> **Data to use**
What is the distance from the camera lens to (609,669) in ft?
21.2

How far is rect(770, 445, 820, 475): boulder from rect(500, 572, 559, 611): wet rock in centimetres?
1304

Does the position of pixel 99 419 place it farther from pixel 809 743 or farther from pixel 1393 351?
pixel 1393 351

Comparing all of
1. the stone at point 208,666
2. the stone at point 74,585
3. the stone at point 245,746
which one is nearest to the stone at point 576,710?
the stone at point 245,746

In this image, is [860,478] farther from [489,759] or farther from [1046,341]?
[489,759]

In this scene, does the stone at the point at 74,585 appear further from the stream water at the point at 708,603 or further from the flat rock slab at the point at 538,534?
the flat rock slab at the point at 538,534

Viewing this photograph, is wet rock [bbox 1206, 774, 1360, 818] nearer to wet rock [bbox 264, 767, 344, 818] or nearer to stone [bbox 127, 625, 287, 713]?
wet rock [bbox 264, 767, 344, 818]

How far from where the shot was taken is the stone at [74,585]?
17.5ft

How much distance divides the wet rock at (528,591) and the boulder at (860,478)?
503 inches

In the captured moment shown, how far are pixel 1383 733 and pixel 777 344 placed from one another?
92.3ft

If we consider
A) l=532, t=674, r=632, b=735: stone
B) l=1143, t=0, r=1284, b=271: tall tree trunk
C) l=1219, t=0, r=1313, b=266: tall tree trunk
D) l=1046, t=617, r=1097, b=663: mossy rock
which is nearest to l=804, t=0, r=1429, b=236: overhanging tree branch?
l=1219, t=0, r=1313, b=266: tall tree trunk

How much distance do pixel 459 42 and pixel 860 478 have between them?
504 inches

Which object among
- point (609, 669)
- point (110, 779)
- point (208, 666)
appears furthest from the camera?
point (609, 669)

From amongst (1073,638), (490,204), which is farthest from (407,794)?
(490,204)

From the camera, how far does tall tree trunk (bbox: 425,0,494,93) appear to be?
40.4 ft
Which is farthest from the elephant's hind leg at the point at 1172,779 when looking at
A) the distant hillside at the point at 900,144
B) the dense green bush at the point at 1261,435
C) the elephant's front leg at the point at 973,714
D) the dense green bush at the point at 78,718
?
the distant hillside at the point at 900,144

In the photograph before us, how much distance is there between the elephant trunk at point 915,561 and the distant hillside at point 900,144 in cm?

...

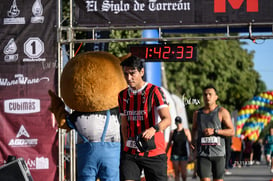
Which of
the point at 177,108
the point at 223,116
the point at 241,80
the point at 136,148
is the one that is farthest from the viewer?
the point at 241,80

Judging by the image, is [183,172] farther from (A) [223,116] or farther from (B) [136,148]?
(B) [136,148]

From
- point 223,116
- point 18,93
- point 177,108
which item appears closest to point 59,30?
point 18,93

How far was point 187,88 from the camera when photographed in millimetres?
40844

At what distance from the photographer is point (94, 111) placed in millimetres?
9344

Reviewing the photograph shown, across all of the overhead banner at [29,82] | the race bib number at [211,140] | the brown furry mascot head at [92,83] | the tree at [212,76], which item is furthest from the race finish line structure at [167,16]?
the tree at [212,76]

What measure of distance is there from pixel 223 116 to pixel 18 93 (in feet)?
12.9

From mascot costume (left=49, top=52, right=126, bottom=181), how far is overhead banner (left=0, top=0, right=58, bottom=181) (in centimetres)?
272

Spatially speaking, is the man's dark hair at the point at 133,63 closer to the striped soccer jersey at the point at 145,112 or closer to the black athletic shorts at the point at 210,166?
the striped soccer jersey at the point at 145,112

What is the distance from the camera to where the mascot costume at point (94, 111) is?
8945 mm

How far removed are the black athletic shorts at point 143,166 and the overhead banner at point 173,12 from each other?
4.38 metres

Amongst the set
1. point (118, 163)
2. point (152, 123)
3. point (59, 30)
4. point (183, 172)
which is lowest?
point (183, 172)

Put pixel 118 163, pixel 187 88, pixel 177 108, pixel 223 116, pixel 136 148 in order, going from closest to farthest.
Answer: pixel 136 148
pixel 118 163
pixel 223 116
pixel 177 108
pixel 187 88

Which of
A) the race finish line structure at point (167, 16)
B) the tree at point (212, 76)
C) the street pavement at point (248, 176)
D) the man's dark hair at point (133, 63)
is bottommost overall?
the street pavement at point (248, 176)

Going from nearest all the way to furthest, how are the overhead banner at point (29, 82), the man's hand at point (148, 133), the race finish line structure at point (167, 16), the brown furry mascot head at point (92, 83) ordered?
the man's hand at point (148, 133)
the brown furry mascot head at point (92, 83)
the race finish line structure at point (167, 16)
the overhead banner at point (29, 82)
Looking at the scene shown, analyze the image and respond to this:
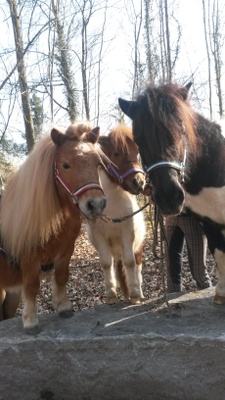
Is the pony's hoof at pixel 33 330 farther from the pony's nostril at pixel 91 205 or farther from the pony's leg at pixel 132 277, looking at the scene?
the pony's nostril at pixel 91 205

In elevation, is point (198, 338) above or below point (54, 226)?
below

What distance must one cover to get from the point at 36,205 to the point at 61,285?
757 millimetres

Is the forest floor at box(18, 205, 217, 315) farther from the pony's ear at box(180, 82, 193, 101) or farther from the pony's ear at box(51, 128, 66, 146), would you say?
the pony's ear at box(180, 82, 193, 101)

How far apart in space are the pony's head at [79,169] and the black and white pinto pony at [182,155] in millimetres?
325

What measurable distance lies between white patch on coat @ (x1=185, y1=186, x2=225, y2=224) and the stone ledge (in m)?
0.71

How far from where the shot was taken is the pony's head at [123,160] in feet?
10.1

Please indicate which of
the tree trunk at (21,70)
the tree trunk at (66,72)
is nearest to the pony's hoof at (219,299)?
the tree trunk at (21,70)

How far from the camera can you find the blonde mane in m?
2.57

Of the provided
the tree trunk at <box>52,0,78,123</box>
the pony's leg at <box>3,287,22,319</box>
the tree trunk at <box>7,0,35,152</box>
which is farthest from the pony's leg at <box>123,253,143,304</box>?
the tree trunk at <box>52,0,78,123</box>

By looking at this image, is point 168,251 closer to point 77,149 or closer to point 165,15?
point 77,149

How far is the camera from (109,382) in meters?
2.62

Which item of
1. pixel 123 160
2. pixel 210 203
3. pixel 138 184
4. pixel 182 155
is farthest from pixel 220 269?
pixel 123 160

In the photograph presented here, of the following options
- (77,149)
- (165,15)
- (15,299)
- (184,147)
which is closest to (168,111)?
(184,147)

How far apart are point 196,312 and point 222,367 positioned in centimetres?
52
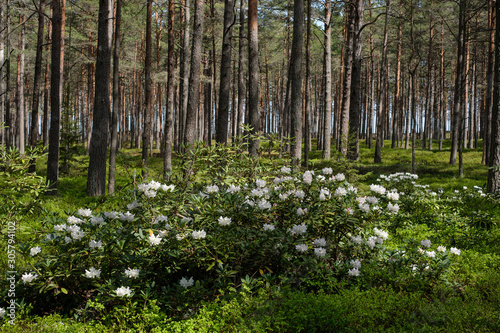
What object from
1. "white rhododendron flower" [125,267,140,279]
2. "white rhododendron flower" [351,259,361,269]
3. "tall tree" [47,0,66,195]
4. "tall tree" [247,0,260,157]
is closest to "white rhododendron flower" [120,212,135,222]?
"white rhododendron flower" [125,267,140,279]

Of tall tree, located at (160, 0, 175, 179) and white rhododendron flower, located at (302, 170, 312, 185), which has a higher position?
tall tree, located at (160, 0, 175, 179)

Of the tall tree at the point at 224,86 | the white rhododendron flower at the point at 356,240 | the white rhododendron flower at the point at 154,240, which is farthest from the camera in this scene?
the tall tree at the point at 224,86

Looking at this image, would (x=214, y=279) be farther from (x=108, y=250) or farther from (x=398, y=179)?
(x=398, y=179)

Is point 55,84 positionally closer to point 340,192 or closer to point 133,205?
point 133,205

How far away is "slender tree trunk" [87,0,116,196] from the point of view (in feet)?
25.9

* * *

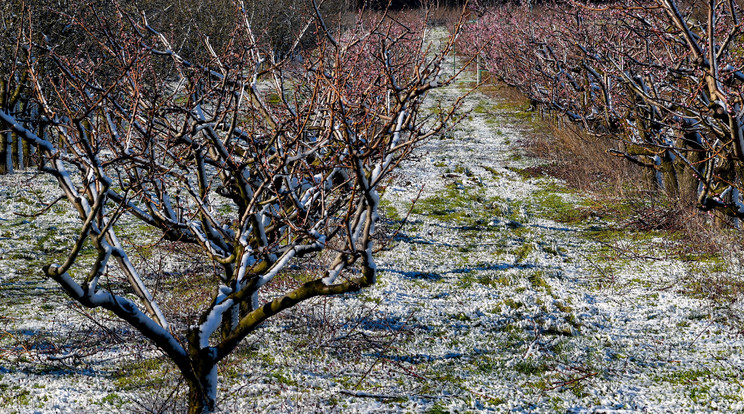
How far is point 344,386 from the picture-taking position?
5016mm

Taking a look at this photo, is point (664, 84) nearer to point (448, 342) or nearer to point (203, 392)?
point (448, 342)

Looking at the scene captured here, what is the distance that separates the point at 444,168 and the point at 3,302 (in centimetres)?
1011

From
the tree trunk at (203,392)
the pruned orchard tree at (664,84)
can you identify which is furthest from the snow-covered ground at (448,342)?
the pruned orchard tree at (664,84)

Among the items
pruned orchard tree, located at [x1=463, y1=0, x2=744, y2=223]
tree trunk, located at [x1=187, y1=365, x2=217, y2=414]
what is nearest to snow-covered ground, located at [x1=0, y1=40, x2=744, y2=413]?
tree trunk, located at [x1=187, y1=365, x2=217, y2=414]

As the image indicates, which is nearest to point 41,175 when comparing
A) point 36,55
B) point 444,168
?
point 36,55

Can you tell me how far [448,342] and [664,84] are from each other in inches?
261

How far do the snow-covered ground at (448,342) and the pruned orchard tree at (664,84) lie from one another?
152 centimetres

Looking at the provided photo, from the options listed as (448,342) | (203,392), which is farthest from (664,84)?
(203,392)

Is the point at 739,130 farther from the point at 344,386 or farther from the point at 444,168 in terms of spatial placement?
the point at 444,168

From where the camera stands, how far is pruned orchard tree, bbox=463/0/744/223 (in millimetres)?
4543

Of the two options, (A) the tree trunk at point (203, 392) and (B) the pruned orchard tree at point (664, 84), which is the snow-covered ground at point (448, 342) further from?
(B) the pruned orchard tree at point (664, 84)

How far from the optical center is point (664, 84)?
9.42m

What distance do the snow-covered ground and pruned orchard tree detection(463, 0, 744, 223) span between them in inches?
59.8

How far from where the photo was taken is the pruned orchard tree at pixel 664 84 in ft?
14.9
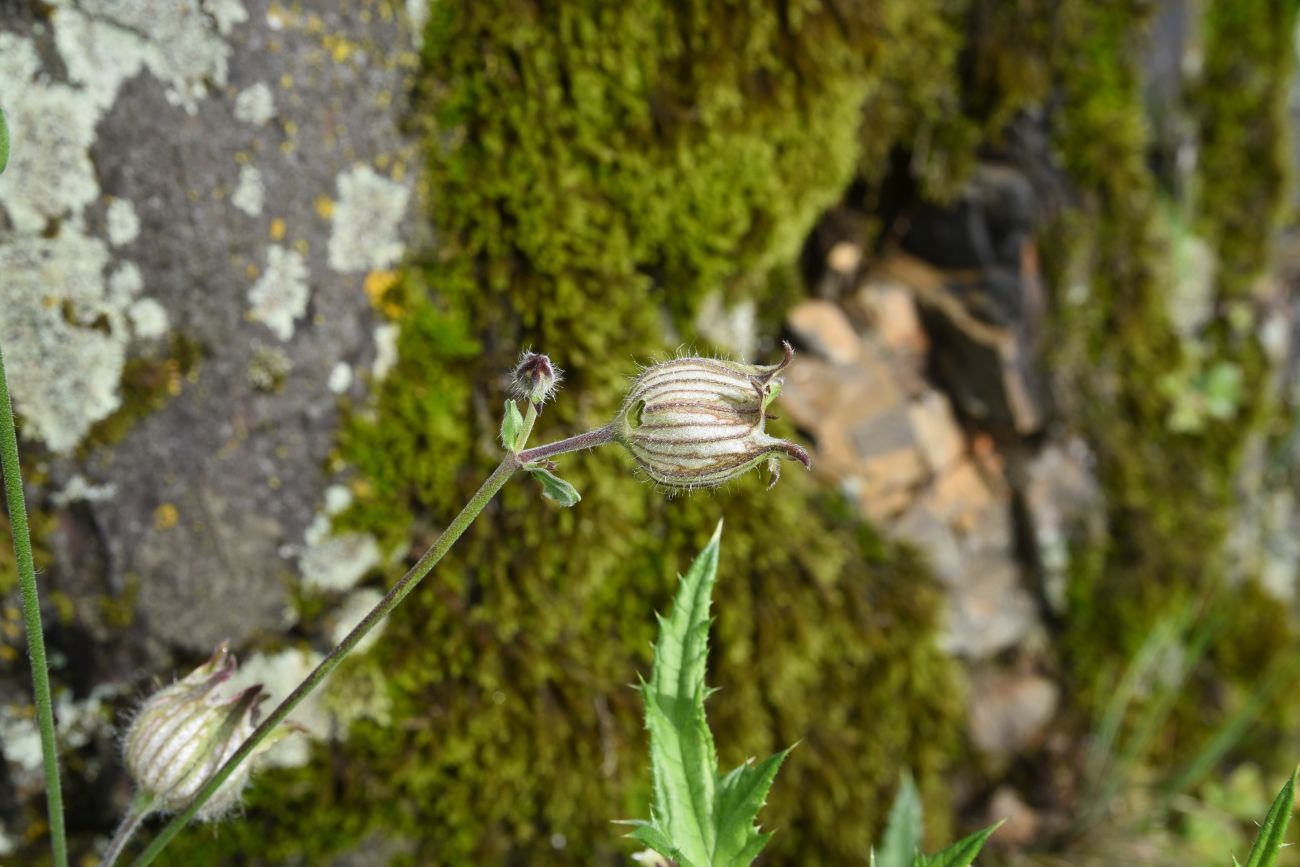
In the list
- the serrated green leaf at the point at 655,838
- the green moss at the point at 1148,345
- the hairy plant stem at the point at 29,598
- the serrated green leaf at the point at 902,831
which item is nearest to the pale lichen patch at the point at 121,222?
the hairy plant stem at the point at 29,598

> **Exercise details**
Count the lines in the items above that contain the word "flower", treating uppercase and lowercase as distinct. Reply with the number alone.

> **Result**
6